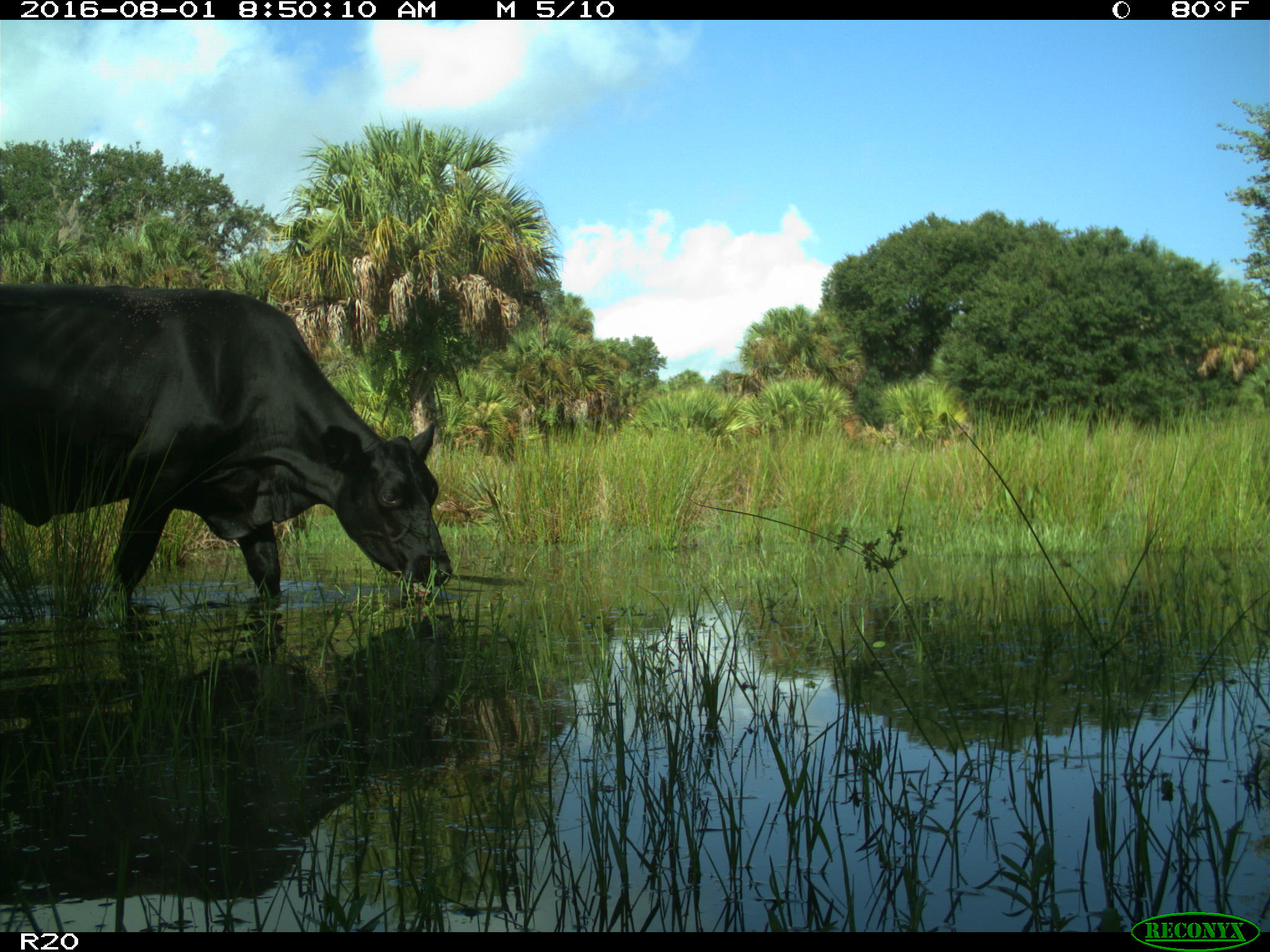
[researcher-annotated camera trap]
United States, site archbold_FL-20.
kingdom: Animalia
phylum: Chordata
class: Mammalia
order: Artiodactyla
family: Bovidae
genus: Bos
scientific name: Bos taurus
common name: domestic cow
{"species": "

····················

### WORK TO COMPLETE
Repeat the records in full, precisely, and keep the pictures out.

### ANSWER SECTION
[researcher-annotated camera trap]
United States, site archbold_FL-20.
kingdom: Animalia
phylum: Chordata
class: Mammalia
order: Artiodactyla
family: Bovidae
genus: Bos
scientific name: Bos taurus
common name: domestic cow
{"species": "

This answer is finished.